§ TRY IT:
Having read the entries, repeat all of them exactly.

§ GIVEN ENTRIES:
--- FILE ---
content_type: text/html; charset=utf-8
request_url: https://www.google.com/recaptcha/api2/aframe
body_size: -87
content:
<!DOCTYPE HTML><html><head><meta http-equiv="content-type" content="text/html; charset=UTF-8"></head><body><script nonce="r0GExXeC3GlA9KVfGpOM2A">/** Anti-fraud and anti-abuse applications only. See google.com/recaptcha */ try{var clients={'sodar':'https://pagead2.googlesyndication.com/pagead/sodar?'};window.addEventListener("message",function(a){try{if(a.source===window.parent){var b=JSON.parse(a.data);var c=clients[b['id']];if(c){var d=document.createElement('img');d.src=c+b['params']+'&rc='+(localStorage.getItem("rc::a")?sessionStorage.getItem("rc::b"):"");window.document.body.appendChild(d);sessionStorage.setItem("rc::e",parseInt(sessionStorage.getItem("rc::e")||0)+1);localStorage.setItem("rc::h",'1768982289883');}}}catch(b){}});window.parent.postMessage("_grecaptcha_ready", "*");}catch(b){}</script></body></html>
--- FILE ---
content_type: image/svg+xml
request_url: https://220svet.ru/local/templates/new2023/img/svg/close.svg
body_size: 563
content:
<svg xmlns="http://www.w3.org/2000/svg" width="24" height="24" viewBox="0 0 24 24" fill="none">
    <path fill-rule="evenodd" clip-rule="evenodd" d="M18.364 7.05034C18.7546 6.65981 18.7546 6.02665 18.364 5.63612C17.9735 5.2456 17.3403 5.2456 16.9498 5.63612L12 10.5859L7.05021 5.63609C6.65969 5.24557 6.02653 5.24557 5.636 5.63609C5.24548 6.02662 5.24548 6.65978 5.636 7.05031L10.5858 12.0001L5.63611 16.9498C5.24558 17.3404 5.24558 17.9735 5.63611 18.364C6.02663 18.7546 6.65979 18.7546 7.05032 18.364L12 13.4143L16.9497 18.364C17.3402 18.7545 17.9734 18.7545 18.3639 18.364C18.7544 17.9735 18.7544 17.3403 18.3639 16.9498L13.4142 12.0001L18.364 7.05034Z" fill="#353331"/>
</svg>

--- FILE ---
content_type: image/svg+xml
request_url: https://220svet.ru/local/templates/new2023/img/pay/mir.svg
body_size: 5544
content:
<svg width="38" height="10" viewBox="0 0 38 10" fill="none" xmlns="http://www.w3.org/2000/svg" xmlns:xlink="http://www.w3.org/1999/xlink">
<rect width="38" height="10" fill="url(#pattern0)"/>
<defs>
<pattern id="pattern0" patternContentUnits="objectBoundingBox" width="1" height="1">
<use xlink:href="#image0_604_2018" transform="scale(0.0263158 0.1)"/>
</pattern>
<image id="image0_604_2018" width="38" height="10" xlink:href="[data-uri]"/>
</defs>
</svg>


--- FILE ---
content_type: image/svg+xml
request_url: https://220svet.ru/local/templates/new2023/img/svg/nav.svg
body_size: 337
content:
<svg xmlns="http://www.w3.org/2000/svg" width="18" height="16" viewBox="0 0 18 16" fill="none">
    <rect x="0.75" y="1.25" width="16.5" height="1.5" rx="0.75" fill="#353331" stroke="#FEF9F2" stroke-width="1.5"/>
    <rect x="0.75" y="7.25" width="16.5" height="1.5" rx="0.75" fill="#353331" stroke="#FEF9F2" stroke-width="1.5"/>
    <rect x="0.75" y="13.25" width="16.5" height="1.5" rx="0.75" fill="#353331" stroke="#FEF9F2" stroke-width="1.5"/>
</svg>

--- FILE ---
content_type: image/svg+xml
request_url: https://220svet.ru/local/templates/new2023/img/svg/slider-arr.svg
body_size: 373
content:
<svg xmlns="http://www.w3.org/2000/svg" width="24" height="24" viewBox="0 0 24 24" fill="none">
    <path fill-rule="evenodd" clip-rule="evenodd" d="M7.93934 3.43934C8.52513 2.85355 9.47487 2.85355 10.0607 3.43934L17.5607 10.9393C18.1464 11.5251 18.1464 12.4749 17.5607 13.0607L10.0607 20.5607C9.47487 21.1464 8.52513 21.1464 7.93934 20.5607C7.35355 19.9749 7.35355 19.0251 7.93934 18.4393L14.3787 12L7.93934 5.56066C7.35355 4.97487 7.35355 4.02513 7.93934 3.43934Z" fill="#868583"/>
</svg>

§ ANSWER TO THIS TASK:
--- FILE ---
content_type: text/html; charset=utf-8
request_url: https://www.google.com/recaptcha/api2/aframe
body_size: -87
content:
<!DOCTYPE HTML><html><head><meta http-equiv="content-type" content="text/html; charset=UTF-8"></head><body><script nonce="r0GExXeC3GlA9KVfGpOM2A">/** Anti-fraud and anti-abuse applications only. See google.com/recaptcha */ try{var clients={'sodar':'https://pagead2.googlesyndication.com/pagead/sodar?'};window.addEventListener("message",function(a){try{if(a.source===window.parent){var b=JSON.parse(a.data);var c=clients[b['id']];if(c){var d=document.createElement('img');d.src=c+b['params']+'&rc='+(localStorage.getItem("rc::a")?sessionStorage.getItem("rc::b"):"");window.document.body.appendChild(d);sessionStorage.setItem("rc::e",parseInt(sessionStorage.getItem("rc::e")||0)+1);localStorage.setItem("rc::h",'1768982289883');}}}catch(b){}});window.parent.postMessage("_grecaptcha_ready", "*");}catch(b){}</script></body></html>
--- FILE ---
content_type: image/svg+xml
request_url: https://220svet.ru/local/templates/new2023/img/svg/close.svg
body_size: 563
content:
<svg xmlns="http://www.w3.org/2000/svg" width="24" height="24" viewBox="0 0 24 24" fill="none">
    <path fill-rule="evenodd" clip-rule="evenodd" d="M18.364 7.05034C18.7546 6.65981 18.7546 6.02665 18.364 5.63612C17.9735 5.2456 17.3403 5.2456 16.9498 5.63612L12 10.5859L7.05021 5.63609C6.65969 5.24557 6.02653 5.24557 5.636 5.63609C5.24548 6.02662 5.24548 6.65978 5.636 7.05031L10.5858 12.0001L5.63611 16.9498C5.24558 17.3404 5.24558 17.9735 5.63611 18.364C6.02663 18.7546 6.65979 18.7546 7.05032 18.364L12 13.4143L16.9497 18.364C17.3402 18.7545 17.9734 18.7545 18.3639 18.364C18.7544 17.9735 18.7544 17.3403 18.3639 16.9498L13.4142 12.0001L18.364 7.05034Z" fill="#353331"/>
</svg>

--- FILE ---
content_type: image/svg+xml
request_url: https://220svet.ru/local/templates/new2023/img/pay/mir.svg
body_size: 5544
content:
<svg width="38" height="10" viewBox="0 0 38 10" fill="none" xmlns="http://www.w3.org/2000/svg" xmlns:xlink="http://www.w3.org/1999/xlink">
<rect width="38" height="10" fill="url(#pattern0)"/>
<defs>
<pattern id="pattern0" patternContentUnits="objectBoundingBox" width="1" height="1">
<use xlink:href="#image0_604_2018" transform="scale(0.0263158 0.1)"/>
</pattern>
<image id="image0_604_2018" width="38" height="10" xlink:href="[data-uri]"/>
</defs>
</svg>


--- FILE ---
content_type: image/svg+xml
request_url: https://220svet.ru/local/templates/new2023/img/svg/nav.svg
body_size: 337
content:
<svg xmlns="http://www.w3.org/2000/svg" width="18" height="16" viewBox="0 0 18 16" fill="none">
    <rect x="0.75" y="1.25" width="16.5" height="1.5" rx="0.75" fill="#353331" stroke="#FEF9F2" stroke-width="1.5"/>
    <rect x="0.75" y="7.25" width="16.5" height="1.5" rx="0.75" fill="#353331" stroke="#FEF9F2" stroke-width="1.5"/>
    <rect x="0.75" y="13.25" width="16.5" height="1.5" rx="0.75" fill="#353331" stroke="#FEF9F2" stroke-width="1.5"/>
</svg>

--- FILE ---
content_type: image/svg+xml
request_url: https://220svet.ru/local/templates/new2023/img/svg/slider-arr.svg
body_size: 373
content:
<svg xmlns="http://www.w3.org/2000/svg" width="24" height="24" viewBox="0 0 24 24" fill="none">
    <path fill-rule="evenodd" clip-rule="evenodd" d="M7.93934 3.43934C8.52513 2.85355 9.47487 2.85355 10.0607 3.43934L17.5607 10.9393C18.1464 11.5251 18.1464 12.4749 17.5607 13.0607L10.0607 20.5607C9.47487 21.1464 8.52513 21.1464 7.93934 20.5607C7.35355 19.9749 7.35355 19.0251 7.93934 18.4393L14.3787 12L7.93934 5.56066C7.35355 4.97487 7.35355 4.02513 7.93934 3.43934Z" fill="#868583"/>
</svg>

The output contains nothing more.